*SELECTED PASSAGE:*
+ + + + + + +
At remark 75 Wittgenstein continues with the theme we have discussed above regarding meaning and precision. As we have noted, philosophers have long embraced the requirement that my knowledge of something, e.g., what a game is, in order to be true should be exact. When the use is not exact, it may appear as if an unformulated or nebulous definition is lurking in my mind. Looked at in this way it appears that I know something but just can’t say it—can’t get it clear. It could look as if there is some sort of psychological or epistemological malfunction gumming up the works. The solution then may seem to lie in introspection, or with a psychological or philosophical theory. But maybe, Wittgenstein suggests, this is simply the wrong way of looking at the problem or our misconception of the operation of language, in this case that meaning requires precision, has created a problem that doesn’t really exist. Wittgenstein says:

Isn’t my knowledge, my concept of a game, completely expressed in the explanations I could give? That is in my describing examples of various kinds of game; shewing how all sorts of other games can be constructed on the analogy of these; saying that I should scarcely include this or this among games; and so on3 (PI 75).

And in the following remark:

If someone were to draw a sharp boundary I could not acknowledge it as the one that I too always wanted to draw, or had drawn in my mind. For I did not want to draw one at all. His concept then can be said to be not the same as mine, but akin to it4 (PI 76).

Here we see the connection between knowing what some x is and my concept of x—for example, game. Wittgenstein says that my knowledge or concept of game is shown in the examples and explanations that I can give about games. But as we saw above being able to explain or give examples of games involves the use of the word game. Hence when I am giving explanations about games I am describing the use of the word game, or I am explaining the grammar of the word game—at least as far as I understand it. Again, as we see in the second passage this might be thought of as drawing a boundary. Someone might want to use a great deal of precision in a particular use. But Wittgenstein insists that no such boundary needs to be drawn. Again Wittgenstein sees the concept game more like a fiber constructed of variously intertwined threads. He sees the two concepts mentioned above—one with a sharp boundary and one without such a boundary as interrelated—two concepts of the same thing with similarities and differences.
+ + + + + + +
*DATA ENTRIES:*
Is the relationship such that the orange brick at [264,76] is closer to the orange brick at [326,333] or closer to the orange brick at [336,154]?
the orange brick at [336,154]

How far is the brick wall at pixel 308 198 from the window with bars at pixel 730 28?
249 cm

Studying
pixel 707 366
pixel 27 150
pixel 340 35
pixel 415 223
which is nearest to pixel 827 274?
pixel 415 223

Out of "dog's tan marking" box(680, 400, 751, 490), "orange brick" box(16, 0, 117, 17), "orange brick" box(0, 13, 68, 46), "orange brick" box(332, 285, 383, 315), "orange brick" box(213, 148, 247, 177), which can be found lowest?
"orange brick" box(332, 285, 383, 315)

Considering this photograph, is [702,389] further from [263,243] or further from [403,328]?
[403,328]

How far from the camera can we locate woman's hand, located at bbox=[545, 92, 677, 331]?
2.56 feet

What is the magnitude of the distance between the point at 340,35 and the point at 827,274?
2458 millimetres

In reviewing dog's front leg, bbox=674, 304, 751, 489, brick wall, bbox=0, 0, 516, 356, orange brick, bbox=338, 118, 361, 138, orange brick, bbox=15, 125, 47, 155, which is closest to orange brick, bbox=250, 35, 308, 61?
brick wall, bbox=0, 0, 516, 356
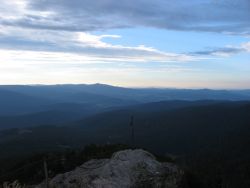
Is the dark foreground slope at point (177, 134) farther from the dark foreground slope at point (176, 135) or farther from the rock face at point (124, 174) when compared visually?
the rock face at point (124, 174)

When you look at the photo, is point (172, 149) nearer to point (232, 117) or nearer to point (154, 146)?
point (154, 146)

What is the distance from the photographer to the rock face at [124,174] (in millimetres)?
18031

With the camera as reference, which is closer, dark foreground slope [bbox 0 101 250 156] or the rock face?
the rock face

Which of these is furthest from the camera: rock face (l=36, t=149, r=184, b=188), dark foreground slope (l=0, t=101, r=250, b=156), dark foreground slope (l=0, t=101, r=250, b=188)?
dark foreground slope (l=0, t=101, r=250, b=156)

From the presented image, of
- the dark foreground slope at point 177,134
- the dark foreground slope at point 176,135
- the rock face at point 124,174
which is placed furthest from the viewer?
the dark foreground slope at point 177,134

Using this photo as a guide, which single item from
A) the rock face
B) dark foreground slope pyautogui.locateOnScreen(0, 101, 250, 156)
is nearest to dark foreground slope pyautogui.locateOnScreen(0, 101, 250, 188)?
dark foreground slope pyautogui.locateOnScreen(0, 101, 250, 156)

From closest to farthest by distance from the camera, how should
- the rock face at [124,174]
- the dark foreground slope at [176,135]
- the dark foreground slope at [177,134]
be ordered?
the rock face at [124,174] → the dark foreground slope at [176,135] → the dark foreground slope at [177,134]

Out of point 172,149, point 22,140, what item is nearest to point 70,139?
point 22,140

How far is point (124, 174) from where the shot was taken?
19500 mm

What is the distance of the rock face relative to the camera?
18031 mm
+ + + + + + +
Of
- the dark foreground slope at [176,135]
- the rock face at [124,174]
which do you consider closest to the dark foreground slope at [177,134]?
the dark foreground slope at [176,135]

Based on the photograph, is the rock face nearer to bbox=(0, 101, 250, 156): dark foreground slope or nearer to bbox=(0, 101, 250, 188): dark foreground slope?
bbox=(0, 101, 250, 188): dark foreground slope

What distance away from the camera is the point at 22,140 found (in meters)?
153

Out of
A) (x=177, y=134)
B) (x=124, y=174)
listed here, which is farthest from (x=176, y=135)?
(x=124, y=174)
+ + + + + + +
*SET EXERCISE:*
Return the portion of the passage on Wittgenstein and the concept of a game from "Isn’t my knowledge, my" up to and including "on3 (PI 75).". Answer using only the passage on Wittgenstein and the concept of a game.

*WORKED SOLUTION:*
Isn’t my knowledge, my concept of a game, completely expressed in the explanations I could give? That is in my describing examples of various kinds of game; shewing how all sorts of other games can be constructed on the analogy of these; saying that I should scarcely include this or this among games; and so on3 (PI 75).